3 comments

Suspense Fiction Drama

“Speak now.”

I heard the voice: I could hear it quite clearly. But what to say? I was blindfolded, hands tied behind me, and feet tied to the legs of a chair. 

“I don’t know what to say,” I began.

“Speak only truth,” the voice said. 

Male voice, I was pretty certain. The expectation of rape or worse. Was there worse? Of course, there was. There was . . . nothing. Death. 

“I will tell the truth. But I don’t know what you want me to say.”

“Not what I want! Truth. Say what think.”

English must not be native to whoever this was. I didn’t detect an accent. 

“I think, well, I think I don’t know where I am or how I got here. I was asleep in my bed, wasn’t I? Did you take me?”

“Say what think.”

“I don’t know what you want me to say. I don’t know what you want me to think! You have to tell me. Why am I here?”

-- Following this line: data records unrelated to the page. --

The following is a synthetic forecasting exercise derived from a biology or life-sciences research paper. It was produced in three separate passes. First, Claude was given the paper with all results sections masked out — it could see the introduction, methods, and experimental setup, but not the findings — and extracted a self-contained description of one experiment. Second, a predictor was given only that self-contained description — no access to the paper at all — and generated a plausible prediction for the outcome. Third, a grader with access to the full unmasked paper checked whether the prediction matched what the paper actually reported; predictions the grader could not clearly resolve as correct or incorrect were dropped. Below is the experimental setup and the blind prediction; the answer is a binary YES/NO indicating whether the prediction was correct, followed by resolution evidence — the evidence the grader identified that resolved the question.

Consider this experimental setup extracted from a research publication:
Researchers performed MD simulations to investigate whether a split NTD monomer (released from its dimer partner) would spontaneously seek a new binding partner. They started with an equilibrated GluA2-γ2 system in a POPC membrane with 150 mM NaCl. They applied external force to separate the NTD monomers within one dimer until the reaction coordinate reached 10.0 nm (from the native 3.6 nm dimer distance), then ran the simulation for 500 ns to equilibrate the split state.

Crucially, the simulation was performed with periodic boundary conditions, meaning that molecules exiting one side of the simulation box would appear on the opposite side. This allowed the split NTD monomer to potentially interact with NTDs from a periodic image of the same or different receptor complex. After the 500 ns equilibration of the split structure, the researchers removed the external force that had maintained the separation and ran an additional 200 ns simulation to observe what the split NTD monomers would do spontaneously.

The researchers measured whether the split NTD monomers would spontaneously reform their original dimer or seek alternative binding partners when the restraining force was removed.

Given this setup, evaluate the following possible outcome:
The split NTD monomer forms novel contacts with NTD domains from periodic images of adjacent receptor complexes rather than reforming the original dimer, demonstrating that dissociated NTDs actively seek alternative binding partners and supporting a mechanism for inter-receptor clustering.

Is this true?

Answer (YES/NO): YES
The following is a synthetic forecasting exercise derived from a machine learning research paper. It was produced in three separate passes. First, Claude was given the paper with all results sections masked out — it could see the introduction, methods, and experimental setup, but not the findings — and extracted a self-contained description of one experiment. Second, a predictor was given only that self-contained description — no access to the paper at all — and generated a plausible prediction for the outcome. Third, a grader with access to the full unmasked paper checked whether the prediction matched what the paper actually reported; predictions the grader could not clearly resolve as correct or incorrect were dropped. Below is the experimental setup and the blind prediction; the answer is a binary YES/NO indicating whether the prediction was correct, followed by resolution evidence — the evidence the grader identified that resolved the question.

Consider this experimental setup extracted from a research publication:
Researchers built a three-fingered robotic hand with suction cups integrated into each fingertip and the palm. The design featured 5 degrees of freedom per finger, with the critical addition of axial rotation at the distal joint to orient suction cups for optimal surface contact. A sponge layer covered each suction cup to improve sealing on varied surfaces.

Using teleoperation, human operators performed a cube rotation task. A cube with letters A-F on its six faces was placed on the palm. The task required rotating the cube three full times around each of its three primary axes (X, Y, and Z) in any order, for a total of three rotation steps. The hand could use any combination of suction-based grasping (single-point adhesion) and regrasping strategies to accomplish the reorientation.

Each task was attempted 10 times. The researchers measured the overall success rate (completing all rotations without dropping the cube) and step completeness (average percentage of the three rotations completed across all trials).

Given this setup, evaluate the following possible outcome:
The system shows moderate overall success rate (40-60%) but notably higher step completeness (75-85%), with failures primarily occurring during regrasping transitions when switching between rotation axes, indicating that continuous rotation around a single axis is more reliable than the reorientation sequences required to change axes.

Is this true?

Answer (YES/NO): NO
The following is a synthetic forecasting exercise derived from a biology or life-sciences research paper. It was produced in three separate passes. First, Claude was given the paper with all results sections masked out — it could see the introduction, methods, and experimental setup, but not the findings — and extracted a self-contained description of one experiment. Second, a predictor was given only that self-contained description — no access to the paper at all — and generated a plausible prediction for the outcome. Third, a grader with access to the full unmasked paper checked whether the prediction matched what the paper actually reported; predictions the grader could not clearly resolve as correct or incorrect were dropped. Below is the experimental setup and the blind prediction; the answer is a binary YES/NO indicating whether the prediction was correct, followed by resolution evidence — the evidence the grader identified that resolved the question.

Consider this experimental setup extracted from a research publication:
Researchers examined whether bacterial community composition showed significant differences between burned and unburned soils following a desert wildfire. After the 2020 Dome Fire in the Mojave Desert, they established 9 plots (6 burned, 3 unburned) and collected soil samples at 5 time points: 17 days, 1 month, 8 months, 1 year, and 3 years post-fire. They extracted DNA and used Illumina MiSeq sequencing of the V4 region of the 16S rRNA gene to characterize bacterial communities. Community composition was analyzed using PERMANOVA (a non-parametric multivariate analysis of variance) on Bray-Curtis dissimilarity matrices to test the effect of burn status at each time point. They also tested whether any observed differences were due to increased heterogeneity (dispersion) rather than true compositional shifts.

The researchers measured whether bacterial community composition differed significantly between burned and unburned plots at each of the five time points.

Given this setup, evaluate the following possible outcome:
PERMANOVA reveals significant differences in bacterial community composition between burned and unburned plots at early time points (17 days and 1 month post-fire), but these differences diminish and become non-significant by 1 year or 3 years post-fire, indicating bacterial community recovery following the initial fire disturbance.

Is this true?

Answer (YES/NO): NO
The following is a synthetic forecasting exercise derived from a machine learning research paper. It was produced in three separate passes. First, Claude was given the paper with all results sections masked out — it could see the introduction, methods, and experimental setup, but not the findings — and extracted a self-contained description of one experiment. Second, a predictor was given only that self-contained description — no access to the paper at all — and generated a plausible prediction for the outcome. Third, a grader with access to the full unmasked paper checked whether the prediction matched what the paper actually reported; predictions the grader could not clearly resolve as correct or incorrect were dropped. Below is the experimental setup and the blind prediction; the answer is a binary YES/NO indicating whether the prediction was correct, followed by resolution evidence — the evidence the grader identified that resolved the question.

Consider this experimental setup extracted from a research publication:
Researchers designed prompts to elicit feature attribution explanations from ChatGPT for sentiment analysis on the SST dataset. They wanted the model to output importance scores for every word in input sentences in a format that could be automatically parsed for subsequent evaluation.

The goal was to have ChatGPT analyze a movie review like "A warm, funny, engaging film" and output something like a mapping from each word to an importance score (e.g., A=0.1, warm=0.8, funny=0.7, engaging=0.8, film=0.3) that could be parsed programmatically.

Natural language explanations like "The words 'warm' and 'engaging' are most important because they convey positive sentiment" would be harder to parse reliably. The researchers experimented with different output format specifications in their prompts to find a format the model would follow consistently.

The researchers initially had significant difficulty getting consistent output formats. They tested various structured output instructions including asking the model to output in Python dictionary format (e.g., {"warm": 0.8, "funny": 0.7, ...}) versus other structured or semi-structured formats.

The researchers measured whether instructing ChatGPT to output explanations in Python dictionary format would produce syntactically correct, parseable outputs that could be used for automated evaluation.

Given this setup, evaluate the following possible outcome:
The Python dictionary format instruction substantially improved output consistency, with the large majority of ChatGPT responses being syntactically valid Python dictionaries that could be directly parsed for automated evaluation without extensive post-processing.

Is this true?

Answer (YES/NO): YES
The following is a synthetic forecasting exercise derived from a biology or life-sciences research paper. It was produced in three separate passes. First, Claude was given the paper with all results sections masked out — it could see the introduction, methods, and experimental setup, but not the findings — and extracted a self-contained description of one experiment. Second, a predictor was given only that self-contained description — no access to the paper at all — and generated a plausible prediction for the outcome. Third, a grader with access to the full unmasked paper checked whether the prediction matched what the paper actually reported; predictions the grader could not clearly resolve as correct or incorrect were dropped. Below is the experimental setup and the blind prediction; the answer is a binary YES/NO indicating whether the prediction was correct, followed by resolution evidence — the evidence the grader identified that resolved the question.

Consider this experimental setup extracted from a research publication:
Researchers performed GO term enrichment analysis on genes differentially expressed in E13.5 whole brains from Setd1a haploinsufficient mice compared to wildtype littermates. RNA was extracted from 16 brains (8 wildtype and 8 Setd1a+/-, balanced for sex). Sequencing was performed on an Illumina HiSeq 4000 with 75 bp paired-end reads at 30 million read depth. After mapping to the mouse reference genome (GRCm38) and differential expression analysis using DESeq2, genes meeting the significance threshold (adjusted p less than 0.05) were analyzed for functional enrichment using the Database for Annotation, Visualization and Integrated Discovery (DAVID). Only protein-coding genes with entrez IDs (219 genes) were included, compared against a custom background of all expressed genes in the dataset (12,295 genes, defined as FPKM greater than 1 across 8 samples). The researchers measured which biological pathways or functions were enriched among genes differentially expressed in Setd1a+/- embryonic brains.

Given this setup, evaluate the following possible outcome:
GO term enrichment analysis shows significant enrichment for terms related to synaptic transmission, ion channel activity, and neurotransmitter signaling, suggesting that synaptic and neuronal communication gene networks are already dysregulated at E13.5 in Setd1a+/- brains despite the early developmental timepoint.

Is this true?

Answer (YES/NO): NO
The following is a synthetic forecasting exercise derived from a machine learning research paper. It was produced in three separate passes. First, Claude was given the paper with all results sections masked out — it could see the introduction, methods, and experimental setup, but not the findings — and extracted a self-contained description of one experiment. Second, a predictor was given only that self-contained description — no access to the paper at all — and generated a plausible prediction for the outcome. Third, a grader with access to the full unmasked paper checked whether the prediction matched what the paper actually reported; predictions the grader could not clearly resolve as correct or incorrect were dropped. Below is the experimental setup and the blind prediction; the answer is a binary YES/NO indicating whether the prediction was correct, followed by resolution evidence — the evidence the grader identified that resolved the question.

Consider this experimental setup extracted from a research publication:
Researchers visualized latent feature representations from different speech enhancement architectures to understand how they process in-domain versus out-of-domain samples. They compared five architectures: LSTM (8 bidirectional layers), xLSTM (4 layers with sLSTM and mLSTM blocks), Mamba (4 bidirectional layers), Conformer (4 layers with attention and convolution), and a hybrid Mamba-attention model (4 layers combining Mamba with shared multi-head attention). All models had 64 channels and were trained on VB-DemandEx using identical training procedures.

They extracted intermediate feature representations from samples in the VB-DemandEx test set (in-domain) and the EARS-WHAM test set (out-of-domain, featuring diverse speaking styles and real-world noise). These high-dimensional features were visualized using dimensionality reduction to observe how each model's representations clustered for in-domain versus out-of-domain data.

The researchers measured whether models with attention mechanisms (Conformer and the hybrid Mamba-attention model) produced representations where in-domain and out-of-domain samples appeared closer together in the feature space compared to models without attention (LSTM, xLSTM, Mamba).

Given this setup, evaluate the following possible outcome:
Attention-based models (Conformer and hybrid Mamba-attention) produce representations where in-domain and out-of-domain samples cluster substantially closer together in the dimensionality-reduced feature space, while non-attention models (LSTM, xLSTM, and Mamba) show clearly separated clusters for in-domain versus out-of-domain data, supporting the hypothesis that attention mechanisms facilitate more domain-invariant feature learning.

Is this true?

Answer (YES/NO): YES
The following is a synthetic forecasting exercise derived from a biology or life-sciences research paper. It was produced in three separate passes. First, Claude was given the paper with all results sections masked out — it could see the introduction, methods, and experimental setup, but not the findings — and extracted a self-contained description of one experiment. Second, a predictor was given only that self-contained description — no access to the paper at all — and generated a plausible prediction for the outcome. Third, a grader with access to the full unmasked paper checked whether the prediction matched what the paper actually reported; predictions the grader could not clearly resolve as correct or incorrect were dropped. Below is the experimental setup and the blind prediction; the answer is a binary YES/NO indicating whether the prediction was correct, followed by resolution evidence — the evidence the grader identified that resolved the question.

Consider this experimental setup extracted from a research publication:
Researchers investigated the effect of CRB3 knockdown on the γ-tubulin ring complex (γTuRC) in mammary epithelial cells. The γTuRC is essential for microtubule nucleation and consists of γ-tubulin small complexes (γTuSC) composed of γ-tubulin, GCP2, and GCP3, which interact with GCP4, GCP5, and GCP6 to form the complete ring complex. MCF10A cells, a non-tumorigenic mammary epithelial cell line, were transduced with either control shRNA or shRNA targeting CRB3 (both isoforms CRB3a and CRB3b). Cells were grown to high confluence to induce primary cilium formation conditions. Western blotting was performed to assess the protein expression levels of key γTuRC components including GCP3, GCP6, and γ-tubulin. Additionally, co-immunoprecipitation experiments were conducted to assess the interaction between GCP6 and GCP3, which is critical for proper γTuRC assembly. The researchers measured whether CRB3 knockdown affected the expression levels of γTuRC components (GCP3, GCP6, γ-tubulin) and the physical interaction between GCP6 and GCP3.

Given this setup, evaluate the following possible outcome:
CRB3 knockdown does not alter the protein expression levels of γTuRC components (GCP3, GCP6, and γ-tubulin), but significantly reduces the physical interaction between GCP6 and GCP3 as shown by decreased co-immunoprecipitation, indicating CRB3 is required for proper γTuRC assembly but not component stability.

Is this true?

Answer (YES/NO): YES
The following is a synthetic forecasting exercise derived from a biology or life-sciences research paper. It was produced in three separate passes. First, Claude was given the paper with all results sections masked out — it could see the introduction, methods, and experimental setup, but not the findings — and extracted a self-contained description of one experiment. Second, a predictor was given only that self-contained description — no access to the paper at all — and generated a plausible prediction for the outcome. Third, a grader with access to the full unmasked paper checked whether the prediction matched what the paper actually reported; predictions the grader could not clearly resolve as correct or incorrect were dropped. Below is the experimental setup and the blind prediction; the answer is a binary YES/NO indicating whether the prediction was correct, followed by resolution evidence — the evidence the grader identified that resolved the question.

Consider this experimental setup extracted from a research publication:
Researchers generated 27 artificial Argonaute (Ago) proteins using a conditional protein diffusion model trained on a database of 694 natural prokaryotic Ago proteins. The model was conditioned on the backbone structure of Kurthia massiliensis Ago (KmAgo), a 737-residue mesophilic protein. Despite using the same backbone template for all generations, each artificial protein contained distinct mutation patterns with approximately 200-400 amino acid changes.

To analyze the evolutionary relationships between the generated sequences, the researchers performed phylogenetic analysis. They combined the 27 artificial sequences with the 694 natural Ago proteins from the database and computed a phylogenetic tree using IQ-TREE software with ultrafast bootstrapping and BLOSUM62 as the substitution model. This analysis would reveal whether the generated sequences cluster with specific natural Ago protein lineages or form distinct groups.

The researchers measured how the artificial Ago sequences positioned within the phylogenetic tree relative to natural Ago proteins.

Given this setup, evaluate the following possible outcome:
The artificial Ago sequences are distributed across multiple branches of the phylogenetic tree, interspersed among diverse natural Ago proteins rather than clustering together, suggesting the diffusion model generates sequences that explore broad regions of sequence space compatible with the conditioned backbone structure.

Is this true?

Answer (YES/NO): NO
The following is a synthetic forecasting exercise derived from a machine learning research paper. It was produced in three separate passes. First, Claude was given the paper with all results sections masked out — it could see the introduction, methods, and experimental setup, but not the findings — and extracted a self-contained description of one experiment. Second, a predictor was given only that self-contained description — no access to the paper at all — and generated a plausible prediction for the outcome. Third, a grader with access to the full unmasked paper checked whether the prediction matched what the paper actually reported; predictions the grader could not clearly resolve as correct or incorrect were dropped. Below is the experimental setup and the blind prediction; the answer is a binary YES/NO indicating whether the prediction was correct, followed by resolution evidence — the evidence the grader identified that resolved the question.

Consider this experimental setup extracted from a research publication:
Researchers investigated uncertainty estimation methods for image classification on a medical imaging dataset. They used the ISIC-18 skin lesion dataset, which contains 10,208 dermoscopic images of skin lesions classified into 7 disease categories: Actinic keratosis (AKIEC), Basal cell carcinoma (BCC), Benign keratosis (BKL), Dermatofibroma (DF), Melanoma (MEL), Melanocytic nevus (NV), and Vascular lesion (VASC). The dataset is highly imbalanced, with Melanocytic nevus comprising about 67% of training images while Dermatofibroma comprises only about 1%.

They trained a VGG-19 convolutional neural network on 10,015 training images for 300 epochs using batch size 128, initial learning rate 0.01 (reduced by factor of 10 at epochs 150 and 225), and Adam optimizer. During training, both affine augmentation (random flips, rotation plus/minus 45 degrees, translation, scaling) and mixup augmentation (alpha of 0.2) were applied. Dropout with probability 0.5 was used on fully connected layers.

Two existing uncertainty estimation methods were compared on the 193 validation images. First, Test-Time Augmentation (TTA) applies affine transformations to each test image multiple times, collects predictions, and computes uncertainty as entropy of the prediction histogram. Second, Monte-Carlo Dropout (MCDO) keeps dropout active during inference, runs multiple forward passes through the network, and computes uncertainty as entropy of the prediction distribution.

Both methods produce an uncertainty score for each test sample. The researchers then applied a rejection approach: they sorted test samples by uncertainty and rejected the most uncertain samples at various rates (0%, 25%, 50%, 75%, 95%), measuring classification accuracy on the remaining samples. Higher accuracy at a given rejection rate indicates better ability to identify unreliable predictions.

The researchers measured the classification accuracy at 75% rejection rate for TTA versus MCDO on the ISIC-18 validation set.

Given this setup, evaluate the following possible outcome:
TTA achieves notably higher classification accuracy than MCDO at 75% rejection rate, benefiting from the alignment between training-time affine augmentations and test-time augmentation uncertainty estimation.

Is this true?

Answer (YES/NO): YES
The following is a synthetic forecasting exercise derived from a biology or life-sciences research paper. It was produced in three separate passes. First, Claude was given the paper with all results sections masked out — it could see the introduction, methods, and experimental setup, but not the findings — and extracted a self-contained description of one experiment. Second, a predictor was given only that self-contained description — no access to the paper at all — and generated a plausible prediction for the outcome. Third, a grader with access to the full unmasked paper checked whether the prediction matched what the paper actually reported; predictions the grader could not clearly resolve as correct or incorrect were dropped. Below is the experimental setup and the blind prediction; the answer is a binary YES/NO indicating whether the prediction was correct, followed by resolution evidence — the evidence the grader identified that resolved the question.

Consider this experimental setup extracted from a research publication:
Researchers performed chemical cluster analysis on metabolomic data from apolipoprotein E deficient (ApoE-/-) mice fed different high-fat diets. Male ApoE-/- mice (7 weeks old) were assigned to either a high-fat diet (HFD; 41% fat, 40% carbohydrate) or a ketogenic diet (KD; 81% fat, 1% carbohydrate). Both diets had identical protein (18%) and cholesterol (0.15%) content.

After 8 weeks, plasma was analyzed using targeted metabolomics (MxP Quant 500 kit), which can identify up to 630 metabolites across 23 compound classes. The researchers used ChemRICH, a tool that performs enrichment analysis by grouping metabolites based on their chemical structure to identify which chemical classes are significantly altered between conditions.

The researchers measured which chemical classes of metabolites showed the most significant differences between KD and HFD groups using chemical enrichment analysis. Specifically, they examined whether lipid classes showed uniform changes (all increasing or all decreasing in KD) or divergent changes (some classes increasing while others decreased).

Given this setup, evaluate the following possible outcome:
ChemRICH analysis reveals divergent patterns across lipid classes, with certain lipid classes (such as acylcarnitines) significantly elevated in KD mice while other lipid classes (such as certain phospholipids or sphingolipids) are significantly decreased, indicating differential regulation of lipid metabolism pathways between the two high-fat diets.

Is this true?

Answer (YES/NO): YES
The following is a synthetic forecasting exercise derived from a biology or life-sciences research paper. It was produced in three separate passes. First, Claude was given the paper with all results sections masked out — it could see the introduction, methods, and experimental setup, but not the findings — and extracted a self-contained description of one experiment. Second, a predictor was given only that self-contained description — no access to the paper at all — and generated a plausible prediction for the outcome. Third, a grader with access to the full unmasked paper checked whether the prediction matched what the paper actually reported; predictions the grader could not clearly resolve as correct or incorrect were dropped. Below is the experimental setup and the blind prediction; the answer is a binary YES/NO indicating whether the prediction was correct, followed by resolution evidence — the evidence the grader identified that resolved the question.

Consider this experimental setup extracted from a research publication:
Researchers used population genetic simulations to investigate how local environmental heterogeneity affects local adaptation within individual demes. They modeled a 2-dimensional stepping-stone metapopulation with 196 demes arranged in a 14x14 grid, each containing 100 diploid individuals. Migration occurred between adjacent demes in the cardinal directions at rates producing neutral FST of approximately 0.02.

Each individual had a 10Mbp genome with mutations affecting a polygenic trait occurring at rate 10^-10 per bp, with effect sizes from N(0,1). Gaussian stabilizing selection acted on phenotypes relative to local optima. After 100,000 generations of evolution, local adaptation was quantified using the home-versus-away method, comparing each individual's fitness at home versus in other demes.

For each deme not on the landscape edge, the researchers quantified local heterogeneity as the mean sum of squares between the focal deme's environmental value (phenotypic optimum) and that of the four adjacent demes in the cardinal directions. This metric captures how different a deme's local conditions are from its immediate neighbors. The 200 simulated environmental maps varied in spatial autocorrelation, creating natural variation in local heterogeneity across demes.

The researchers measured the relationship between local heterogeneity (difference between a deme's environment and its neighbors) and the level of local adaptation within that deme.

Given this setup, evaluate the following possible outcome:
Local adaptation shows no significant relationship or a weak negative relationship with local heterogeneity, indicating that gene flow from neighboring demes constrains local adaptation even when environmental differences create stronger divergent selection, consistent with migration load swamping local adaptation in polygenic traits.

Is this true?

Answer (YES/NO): YES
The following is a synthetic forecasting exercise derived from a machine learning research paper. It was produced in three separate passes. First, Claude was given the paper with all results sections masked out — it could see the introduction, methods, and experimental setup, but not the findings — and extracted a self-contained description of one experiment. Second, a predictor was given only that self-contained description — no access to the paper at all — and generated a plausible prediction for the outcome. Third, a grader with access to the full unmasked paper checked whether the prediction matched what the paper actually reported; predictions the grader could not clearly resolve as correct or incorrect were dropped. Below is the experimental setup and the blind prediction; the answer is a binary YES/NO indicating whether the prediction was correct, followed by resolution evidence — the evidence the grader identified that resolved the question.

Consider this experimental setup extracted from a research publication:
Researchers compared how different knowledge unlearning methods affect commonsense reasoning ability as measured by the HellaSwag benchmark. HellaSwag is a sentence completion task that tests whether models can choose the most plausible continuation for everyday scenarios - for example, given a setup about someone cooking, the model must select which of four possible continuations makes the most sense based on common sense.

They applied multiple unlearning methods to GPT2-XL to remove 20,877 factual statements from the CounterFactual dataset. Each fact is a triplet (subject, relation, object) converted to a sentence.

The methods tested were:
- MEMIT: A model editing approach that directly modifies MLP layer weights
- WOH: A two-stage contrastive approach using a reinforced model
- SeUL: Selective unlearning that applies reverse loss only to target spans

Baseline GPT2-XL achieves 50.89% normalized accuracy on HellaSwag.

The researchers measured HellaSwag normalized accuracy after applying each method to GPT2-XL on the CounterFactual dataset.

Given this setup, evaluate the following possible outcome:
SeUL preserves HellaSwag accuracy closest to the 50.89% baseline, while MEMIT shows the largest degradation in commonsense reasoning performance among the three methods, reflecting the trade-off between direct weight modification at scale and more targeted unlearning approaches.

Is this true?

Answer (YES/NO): NO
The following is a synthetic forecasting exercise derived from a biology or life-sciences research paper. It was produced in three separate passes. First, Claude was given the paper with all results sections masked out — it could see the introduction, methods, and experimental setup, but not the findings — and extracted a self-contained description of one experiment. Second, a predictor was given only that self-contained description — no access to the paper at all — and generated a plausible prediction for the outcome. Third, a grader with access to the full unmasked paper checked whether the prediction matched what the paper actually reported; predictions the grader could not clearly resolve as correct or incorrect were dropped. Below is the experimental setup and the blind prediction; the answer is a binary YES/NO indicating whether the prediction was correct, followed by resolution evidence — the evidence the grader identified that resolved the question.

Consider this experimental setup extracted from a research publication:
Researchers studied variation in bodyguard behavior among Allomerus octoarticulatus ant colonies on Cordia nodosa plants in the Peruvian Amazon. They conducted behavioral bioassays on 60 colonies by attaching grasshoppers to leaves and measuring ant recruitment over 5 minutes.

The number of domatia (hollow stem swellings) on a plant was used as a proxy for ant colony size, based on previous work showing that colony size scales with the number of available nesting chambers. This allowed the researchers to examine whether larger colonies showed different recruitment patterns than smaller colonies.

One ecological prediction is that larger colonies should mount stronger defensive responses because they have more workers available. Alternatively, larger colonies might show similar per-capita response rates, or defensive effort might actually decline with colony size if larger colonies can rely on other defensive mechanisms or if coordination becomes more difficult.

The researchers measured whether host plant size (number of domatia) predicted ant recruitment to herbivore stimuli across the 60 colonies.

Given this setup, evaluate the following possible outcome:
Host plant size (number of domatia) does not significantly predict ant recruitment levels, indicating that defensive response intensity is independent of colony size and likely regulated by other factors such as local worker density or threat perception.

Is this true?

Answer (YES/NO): YES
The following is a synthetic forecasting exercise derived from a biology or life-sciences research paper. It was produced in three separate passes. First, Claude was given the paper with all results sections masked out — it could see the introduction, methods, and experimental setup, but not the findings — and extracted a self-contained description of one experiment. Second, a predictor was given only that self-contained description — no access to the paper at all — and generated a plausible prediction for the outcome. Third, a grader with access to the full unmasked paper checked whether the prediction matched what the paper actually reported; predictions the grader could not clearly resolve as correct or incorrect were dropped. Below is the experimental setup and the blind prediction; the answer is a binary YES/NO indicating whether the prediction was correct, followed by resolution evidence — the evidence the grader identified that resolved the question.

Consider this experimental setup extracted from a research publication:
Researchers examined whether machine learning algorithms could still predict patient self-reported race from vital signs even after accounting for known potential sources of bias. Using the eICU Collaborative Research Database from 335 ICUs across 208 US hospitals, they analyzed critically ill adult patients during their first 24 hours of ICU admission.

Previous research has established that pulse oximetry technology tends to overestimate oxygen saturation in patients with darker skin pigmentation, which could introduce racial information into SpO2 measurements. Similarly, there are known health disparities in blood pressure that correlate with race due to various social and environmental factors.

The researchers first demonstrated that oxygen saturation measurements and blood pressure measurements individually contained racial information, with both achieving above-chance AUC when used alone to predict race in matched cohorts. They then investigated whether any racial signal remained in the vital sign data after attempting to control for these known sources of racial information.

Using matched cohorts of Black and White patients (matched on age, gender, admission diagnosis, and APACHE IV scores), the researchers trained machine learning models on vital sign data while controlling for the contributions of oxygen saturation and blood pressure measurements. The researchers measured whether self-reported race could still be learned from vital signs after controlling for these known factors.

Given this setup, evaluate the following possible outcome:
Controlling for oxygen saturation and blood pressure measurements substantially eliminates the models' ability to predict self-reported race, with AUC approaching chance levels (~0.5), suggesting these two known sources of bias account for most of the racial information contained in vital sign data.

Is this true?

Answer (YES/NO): NO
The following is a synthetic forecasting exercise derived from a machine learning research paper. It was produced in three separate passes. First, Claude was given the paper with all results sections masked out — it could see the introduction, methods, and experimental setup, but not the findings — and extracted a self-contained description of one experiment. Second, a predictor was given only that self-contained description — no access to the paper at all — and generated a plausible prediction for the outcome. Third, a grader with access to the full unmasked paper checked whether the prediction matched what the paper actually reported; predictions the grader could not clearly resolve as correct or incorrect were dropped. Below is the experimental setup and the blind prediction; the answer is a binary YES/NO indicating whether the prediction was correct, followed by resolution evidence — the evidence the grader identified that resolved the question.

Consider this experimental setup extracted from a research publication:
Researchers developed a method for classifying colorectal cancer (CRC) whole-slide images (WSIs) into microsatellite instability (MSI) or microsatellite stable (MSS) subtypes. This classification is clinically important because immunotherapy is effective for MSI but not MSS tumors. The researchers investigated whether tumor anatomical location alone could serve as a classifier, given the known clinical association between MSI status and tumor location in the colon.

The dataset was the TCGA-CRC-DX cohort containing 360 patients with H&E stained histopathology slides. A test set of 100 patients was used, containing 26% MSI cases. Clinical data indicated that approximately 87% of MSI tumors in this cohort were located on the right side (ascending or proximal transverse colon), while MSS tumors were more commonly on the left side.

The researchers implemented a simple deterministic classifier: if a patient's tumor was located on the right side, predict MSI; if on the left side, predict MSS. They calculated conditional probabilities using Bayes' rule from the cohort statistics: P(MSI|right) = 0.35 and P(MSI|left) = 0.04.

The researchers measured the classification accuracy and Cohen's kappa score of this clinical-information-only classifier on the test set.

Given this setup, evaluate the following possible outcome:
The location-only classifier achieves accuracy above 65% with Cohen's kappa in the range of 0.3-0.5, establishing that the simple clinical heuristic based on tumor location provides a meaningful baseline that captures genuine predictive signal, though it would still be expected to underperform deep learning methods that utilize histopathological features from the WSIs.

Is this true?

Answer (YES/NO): YES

His foul breath was on my face. The force of his voice threw my head back against the chair. “SAY WHAT THINK!”

“Okay, okay. I’m scared. I don’t know where I am or how I got here. I don’t know why I’m here. I don’t know if you want to rape me, kill me, cut me up in little pieces, or watch me slowly die. It’s dark; it’s very dark. I can tell it’s very dark, even with the blindfold on. My shoulders are aching because my hands are tied behind my back. Whatever is holding my legs to this chair is too tight, and I’m rubbing my ankles raw; I can tell. Please, can you at least loosen the ties?”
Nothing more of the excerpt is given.